- **Tarefas do exercício**
1. Responda com base no texto citado:
(a) Qual é a data da pregação?
(b) Em que parte do Apocalipse aparece a expressão "Quem tem ouvidos, ouça o que o Espírito diz às igrejas."?
(c) Qual passagem de Deuteronômio é conhecida como Shemá Israel?
2. Traduza para o inglês esta frase do texto citado: "Essa expressão é repetida diversas vezes no Apocalipse."

- **Texto citado**
Proclamar Libertação – Volume 36
Prédica: 2 Reis 2.1-12
Leituras: Marcos 9.2-9 e 2 Coríntios 4.3-6
Autor: Gerson Correia de Lacerda
Data Litúrgica: Último Domingo após Epifania
Data da Pregação: 19/02/2012
1. Introdução
“Quem tem ouvidos, ouça o que o Espírito diz às igrejas.” Essa expressão é repetida diversas vezes no Apocalipse. Aparece no final das cartas dirigidas às igrejas da Ásia. Ouvidos servem para ouvir. No entanto, há ouvidos moucos. Não ouvem. Por isso o texto de Deuteronômio 6.4, o Shemá Israel (Ouve, Israel), passou a ser um dos mais preciosos princípios da religião dos judeus: “Ouve, ó Israel: Iahweh nosso Deus é o único Senhor”. Tudo isso se aplica também à visão. Os olhos servem para ver. Contudo, há olhos que não veem. São olhos cegos. Sua cegueira impede as pessoas de ver as manifestações de Deus.

- **Dados brutos**

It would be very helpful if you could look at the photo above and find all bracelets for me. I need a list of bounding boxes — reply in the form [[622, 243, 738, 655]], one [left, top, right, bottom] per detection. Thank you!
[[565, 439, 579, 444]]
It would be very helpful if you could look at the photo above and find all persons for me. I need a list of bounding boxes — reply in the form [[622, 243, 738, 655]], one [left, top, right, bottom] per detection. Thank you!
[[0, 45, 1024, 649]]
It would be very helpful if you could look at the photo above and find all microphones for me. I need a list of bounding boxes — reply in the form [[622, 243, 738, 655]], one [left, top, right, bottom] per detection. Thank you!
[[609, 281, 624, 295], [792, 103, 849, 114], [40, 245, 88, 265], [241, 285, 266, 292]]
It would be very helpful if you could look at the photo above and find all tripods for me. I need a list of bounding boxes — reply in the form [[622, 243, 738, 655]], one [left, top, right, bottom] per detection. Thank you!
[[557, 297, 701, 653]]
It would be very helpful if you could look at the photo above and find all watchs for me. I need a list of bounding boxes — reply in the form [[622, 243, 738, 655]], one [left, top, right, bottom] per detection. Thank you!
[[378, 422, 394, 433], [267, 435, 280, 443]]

- **Respostas por tarefa**
1.
(a) 19/02/2012.
(b) No final das cartas dirigidas às igrejas da Ásia.
(c) Deuteronômio 6.4.

2. This expression is repeated several times in Revelation.